» DO THIS: Leaving out the pictures, retype all the material exactly.

-- -- --

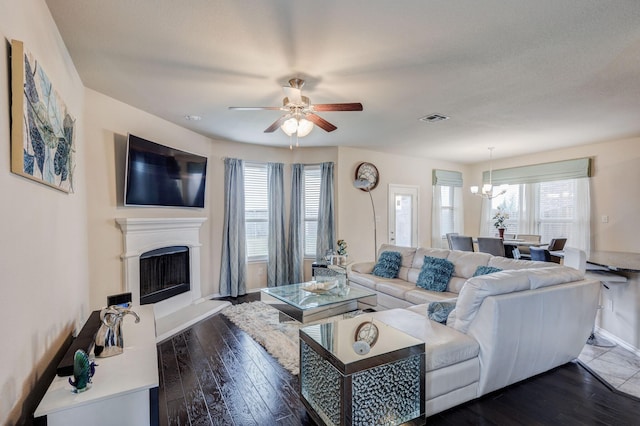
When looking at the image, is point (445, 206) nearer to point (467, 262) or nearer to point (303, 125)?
point (467, 262)

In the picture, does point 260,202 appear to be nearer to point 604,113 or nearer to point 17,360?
point 17,360

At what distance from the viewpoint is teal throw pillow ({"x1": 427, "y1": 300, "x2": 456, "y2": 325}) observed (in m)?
2.47

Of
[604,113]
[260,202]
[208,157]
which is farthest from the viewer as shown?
[260,202]

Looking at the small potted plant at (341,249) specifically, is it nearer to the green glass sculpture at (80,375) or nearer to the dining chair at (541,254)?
the dining chair at (541,254)

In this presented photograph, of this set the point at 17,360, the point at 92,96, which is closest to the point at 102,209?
the point at 92,96

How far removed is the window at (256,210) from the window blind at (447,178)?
405 centimetres

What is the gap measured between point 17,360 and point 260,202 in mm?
4324

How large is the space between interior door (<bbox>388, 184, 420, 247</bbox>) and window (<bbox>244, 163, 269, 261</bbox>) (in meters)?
2.59

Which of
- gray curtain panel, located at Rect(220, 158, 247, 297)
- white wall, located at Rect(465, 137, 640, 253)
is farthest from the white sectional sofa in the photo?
white wall, located at Rect(465, 137, 640, 253)

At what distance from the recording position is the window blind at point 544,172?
17.9 ft

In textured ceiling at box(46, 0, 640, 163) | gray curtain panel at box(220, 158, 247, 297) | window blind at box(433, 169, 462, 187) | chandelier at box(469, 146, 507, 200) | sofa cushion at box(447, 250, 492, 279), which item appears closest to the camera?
textured ceiling at box(46, 0, 640, 163)

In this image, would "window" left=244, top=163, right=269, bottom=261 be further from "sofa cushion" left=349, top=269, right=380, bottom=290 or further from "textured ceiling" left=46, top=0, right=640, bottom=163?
"sofa cushion" left=349, top=269, right=380, bottom=290

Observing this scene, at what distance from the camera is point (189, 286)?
442 cm

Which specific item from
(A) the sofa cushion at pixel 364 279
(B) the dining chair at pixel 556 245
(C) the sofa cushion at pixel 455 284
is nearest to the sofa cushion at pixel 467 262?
(C) the sofa cushion at pixel 455 284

-- -- --

» OUTPUT FOR THIS TASK:
When looking at the image, is point (445, 206) nearer to point (467, 262) or nearer to point (303, 125)?
point (467, 262)

In the picture, does point 260,202 appear to be nearer to point 604,113 or nearer to point 17,360?
point 17,360

At what distance from the viewpoint is teal throw pillow ({"x1": 427, "y1": 300, "x2": 456, "y2": 325}) observed (in m)?
2.47

Of
[604,113]
[260,202]
[208,157]
which is farthest from the viewer as shown?
[260,202]

Looking at the small potted plant at (341,249) specifically, is it nearer to the green glass sculpture at (80,375) or nearer to the dining chair at (541,254)?
the dining chair at (541,254)

In this presented photograph, of this set the point at 17,360, the point at 92,96, which is closest to the point at 102,209?
the point at 92,96

How far removed is the window at (256,210) from the window blind at (447,178)?
405 centimetres

What is the gap measured between point 17,360 and point 260,202 in mm?
4324

How large is the space between interior door (<bbox>388, 184, 420, 247</bbox>) and window (<bbox>244, 163, 269, 261</bbox>) (in meters)?
2.59

Which of
- gray curtain panel, located at Rect(220, 158, 247, 297)
- white wall, located at Rect(465, 137, 640, 253)
is farthest from the white sectional sofa in the photo?
white wall, located at Rect(465, 137, 640, 253)

At what distance from the recording position is the window blind at point 544,172?
17.9 ft

In textured ceiling at box(46, 0, 640, 163) | gray curtain panel at box(220, 158, 247, 297) | window blind at box(433, 169, 462, 187) | chandelier at box(469, 146, 507, 200) | sofa cushion at box(447, 250, 492, 279), which item appears closest to the camera?
textured ceiling at box(46, 0, 640, 163)

In this image, would "window" left=244, top=163, right=269, bottom=261 be further from "sofa cushion" left=349, top=269, right=380, bottom=290 or further from "textured ceiling" left=46, top=0, right=640, bottom=163?
"sofa cushion" left=349, top=269, right=380, bottom=290

Observing this scene, at what distance from the camera is point (189, 286)?
442 cm

Which specific item from
(A) the sofa cushion at pixel 364 279
(B) the dining chair at pixel 556 245
(C) the sofa cushion at pixel 455 284
is nearest to the sofa cushion at pixel 467 262?
(C) the sofa cushion at pixel 455 284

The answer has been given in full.